Data Science is an actively developing field; due to program lengths for P.h.D programs, it may be very difficult to create a timely yet thorough compilation of all available topics, techniques, and technologies. This endeavor is quite a complicated undertaking to publish as a single contributor. Co-authorship on works may be sought to competently manage the workload of research, and the coding of these tools. Ultimately, the intention is not to compile a comprehensive list of all possible avenues of exploring creole via data science’s NLP tools. It is to encourage interest in the field and provide starting points for possible future expansion of these topics.

The Tools:

The tools may focus on open source and low-cost resources such as R Studio, Python, Dart, Flutter, fastText, LIWC, Github, Microsoft Office 365 tools (like Forms and Power BI), Tensorflow, and other available Google tools available.

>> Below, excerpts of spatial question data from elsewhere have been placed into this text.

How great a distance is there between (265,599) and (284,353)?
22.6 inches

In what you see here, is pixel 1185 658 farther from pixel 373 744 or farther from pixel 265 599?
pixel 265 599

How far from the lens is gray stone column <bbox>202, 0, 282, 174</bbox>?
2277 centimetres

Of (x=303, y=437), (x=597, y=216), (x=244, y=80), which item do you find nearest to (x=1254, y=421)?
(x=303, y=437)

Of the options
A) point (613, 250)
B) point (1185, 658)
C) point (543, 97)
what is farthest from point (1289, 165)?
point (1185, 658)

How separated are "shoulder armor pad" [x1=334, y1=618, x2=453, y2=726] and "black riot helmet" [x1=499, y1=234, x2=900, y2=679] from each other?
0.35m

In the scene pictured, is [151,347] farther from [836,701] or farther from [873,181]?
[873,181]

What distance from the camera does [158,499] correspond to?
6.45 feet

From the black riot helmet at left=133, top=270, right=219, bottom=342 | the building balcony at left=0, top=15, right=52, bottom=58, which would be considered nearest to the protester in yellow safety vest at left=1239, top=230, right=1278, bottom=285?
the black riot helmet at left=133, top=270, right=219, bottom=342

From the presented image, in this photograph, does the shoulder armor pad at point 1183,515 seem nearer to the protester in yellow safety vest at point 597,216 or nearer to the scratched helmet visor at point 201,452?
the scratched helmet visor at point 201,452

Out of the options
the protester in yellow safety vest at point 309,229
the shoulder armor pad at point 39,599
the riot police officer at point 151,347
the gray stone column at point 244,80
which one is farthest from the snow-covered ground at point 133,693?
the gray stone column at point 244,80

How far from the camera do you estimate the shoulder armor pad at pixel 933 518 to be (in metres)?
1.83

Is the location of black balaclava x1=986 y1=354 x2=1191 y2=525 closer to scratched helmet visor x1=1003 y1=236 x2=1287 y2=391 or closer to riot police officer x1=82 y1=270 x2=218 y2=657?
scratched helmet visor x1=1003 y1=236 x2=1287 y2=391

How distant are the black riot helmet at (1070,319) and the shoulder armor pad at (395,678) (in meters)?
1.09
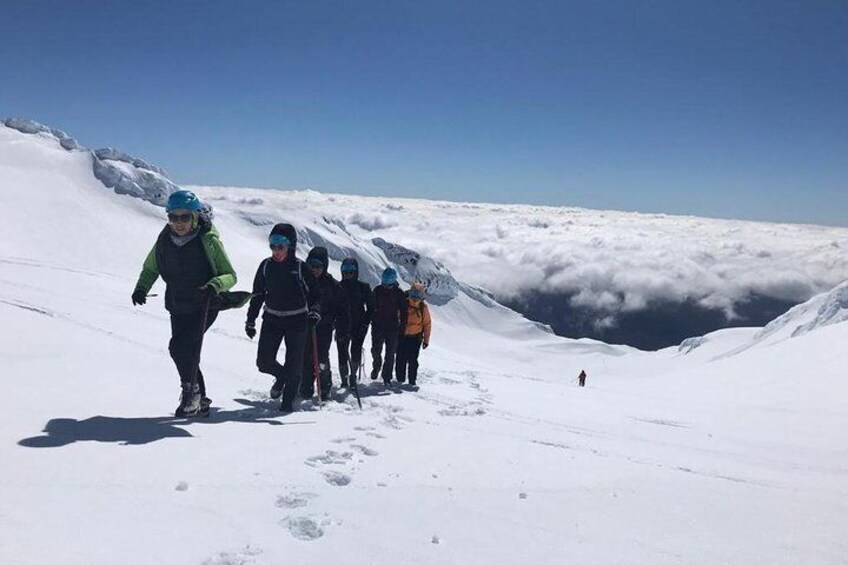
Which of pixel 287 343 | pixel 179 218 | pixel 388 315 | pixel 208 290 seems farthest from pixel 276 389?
pixel 388 315

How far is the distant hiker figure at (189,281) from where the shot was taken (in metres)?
6.63

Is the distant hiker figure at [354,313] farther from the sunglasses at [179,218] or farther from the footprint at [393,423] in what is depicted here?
the sunglasses at [179,218]

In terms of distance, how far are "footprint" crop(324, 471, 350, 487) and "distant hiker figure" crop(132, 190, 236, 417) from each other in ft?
8.00

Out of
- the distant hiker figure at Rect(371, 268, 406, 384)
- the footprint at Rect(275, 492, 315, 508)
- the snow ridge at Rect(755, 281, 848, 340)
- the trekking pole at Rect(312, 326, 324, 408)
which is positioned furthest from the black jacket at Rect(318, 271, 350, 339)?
the snow ridge at Rect(755, 281, 848, 340)

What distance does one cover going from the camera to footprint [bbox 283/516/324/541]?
12.5ft

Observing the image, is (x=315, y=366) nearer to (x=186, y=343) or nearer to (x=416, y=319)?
(x=186, y=343)

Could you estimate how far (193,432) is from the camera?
583cm

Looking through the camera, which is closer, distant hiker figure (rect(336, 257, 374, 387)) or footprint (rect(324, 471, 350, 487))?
footprint (rect(324, 471, 350, 487))

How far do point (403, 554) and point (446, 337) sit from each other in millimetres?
95613

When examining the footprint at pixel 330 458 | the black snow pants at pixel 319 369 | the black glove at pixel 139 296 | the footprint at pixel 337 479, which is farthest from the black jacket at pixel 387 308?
the footprint at pixel 337 479

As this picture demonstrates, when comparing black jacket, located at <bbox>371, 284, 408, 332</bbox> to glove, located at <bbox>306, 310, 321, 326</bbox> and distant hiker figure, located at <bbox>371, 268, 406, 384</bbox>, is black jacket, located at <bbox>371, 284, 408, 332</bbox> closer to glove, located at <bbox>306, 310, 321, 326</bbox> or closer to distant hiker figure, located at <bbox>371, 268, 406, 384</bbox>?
distant hiker figure, located at <bbox>371, 268, 406, 384</bbox>

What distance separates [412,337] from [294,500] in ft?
26.1

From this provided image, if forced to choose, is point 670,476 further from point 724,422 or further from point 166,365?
point 724,422

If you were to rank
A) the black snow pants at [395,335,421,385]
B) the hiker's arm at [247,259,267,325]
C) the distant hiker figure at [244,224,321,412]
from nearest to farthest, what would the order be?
the distant hiker figure at [244,224,321,412] < the hiker's arm at [247,259,267,325] < the black snow pants at [395,335,421,385]
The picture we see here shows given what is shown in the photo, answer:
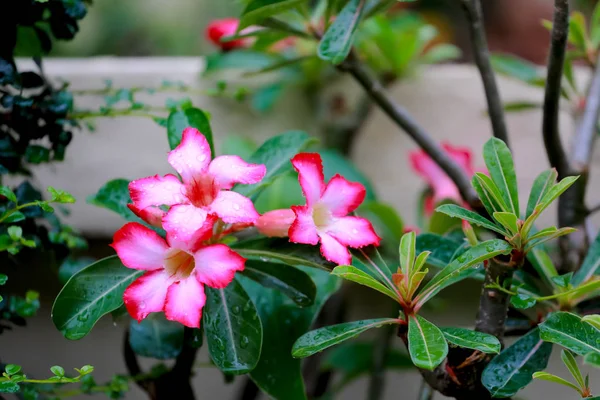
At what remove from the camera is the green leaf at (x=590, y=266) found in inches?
27.4

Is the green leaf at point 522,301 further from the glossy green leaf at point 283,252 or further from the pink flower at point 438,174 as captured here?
the pink flower at point 438,174

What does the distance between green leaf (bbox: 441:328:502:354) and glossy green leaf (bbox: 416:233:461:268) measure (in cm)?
13

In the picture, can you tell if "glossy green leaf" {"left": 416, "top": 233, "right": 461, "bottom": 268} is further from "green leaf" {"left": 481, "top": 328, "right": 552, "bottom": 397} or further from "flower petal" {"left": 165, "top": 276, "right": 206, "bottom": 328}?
"flower petal" {"left": 165, "top": 276, "right": 206, "bottom": 328}

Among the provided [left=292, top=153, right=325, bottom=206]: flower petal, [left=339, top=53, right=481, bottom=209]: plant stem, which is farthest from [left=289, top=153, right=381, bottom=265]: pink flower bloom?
[left=339, top=53, right=481, bottom=209]: plant stem

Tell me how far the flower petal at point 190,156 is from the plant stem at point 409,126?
30 cm

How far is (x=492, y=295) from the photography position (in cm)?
59

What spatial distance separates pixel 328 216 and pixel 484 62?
0.32 metres

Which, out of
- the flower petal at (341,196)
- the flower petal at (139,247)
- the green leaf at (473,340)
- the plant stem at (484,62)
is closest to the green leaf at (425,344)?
the green leaf at (473,340)

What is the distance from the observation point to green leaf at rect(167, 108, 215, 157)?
2.22ft

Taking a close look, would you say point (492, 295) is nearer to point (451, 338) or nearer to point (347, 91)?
point (451, 338)

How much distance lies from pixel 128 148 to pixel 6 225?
59 cm

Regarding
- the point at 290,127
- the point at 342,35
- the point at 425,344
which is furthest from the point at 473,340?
the point at 290,127

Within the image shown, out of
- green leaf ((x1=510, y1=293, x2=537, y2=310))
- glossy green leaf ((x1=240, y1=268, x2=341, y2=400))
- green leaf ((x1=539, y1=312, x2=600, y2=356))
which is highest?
green leaf ((x1=539, y1=312, x2=600, y2=356))

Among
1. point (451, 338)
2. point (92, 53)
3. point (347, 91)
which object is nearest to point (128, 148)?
point (347, 91)
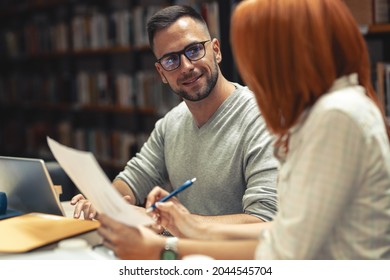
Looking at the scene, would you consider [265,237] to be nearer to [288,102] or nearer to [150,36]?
[288,102]

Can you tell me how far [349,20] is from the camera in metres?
0.92

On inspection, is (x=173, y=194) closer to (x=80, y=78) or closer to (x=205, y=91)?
(x=205, y=91)

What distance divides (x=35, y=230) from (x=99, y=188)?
0.92 feet

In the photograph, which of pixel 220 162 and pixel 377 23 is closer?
pixel 220 162

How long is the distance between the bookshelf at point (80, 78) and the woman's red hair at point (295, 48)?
2082mm

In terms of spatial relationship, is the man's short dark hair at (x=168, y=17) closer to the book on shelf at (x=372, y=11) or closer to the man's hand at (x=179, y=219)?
the man's hand at (x=179, y=219)

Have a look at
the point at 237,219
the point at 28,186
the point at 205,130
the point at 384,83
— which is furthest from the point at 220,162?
the point at 384,83

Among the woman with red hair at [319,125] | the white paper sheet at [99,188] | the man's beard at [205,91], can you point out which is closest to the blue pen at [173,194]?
the white paper sheet at [99,188]

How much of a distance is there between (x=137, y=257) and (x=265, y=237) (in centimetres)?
26

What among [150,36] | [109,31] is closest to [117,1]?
[109,31]

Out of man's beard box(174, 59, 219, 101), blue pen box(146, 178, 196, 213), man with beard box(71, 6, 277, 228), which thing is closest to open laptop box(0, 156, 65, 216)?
man with beard box(71, 6, 277, 228)

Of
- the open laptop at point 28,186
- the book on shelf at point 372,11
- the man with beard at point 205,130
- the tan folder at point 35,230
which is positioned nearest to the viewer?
the tan folder at point 35,230

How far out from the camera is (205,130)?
5.47 feet

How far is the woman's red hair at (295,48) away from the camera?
2.93 feet
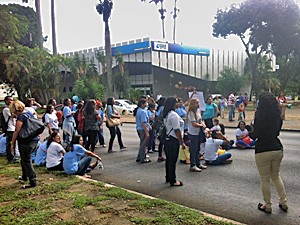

  • Google Colab can be described as a Python development environment that runs in the browser using Google Cloud; it is completely free of charge, and even offers access to their GPU is free of charge for some hours of usage every day.

References:

  1. Frank, D. B. (2007). Sources of St. Lucian Creole Vocabulary. http://www.saintluciancreole.dbfrank.net/workpapers/sources_of_vocabulary.pdf
  2. Crosbie, P., Frank, D., Leon, E., & Samuel, P. (2001). Kwéyòl dictionary. Castries, Government of Saint Lucia, Ministry of Education. http://www.saintluciancreole.dbfrank.net/dictionary/KweyolDictionary.pdf
  3. Soto, W. (2020). Language Identification of Guadeloupean Creole. Groupement De Recherche Linguistique Informatique Formelle Et De Terrain (LIFT), 53. https://hal.archives-ouvertes.fr/hal-03066031/document#page=59
  4. Joseph, J. C. (2020). Kwéyòl Sent Lisi. In Kwéyòl Sent Lisi. https://kweyolsentlisi.weebly.com/
  5. Joseph, J. C. (2020). Kwéyòl Sent Lisi. In Facebook. https://www.facebook.com/kweyolsentlisi/
  6. Nivre, J., De Marneffe, M.-C., Ginter, F., Goldberg, Y., Hajic, J., Manning, C. D., McDonald, R., Petrov, S., Pyysalo, S., Silveira, N., & others. (2016). Universal dependencies v1: A multilingual treebank collection. Proceedings of the Tenth International Conference on Language Resources and Evaluation (LREC’16), 1659–1666.